The world is not safe.  You can not make it safe.  You can not keep out the things that make us afraid.

What you can do is decide what matters enough to you, and work towards them.  Despite the risks.

And you can mitigate some of them, though you have to be careful about that.  Rockefeller, for example, helped mitigate some of the risks in the oil industry by smoothing out the rocky market (prices skyrocketing and crashing have a horrible impact on businesses)...and yet he also created a monopoly that in some ways unfairly hurt the market and others.

Insurance developed as a way to mitigate and control risk...we'd rather pay a smaller portion every month, then pay nothing and get walloped with a horrendously expensive medical bill.  Insurance helps smooth those risks out, and yet we find healthcare prices rising out of control and insurance companies play a role in that.

A perfect functioning market is, frankly, hell on human needs.  The 'perfect' economy where a company hires a worker when they need and fires when they don't is majorly disruptive for employees, who can't plan their expenses around such insecurity.  You can't take out a car loan or a mortgage if you have no idea what you're going to make from month to month.  (I suppose technically you could, but it's very risky and you'd probably have to pay a horrendous interest rate.)

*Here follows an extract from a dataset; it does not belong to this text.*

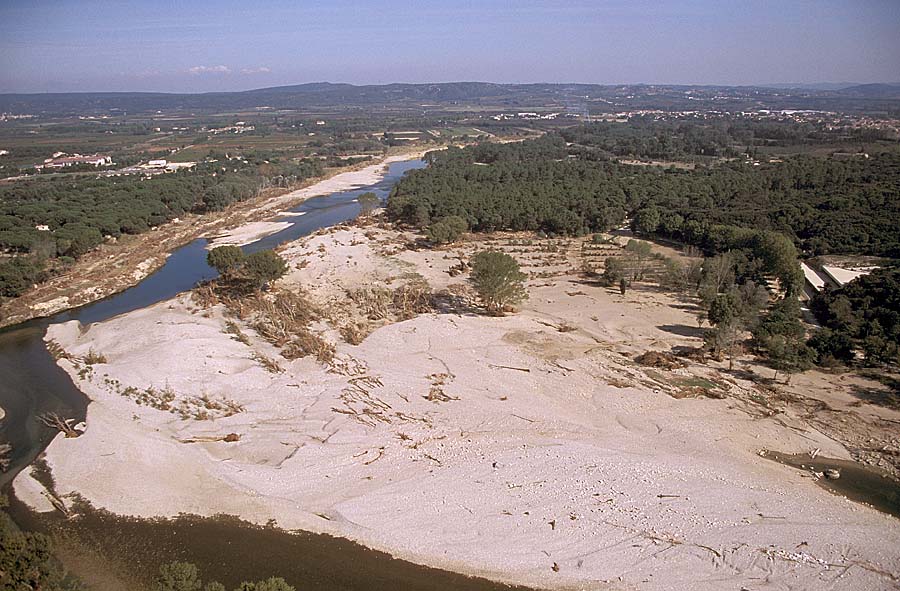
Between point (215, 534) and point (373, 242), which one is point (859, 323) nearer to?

It has costs to the businesses as well, in terms of training new employees and whatnot.  Ford's willingness to pay his employees well helped his business because he had less turnover, which is horribly wasteful.  But it also means that sometimes a business has to pay employees even though they don't need all of them (and who knows if that slump is temporary or the new normal?)  Btw, this was one of the issues we saw with the contract labor we hired at our last job.  It's supposed to give the business more flexibility, hire when we need and fire when we don't...but people don't work like robots.  The temps tend to be less motivated, and for good reason...we don't really have a lot of incentives for them.  Most of our leadership team would rather have one good full time employee than two or three contract/temp labor.  Of course, this could also have just been our perspective...the business apparently thought it was still a better trade off, whether because they didn't have to pay for healthcare and retirement plans on the contract labor or because they still believed it was easier to fire them as needed, I don't know.  From my perspective, it sucked.

Anyways.  Insecurity can lead to fear and anger.  We can do some things to address it.  Fear and anger can let us know when we need to be more alert, when we need to pay close attention...but we should control them, not let them control us.

Letting fear and anger take us too far just causes bigger problems down the road.

I think Frank Herbert was right, "fear is the mind killer".   And all I see from the right and left is screaming, fearful and angry people.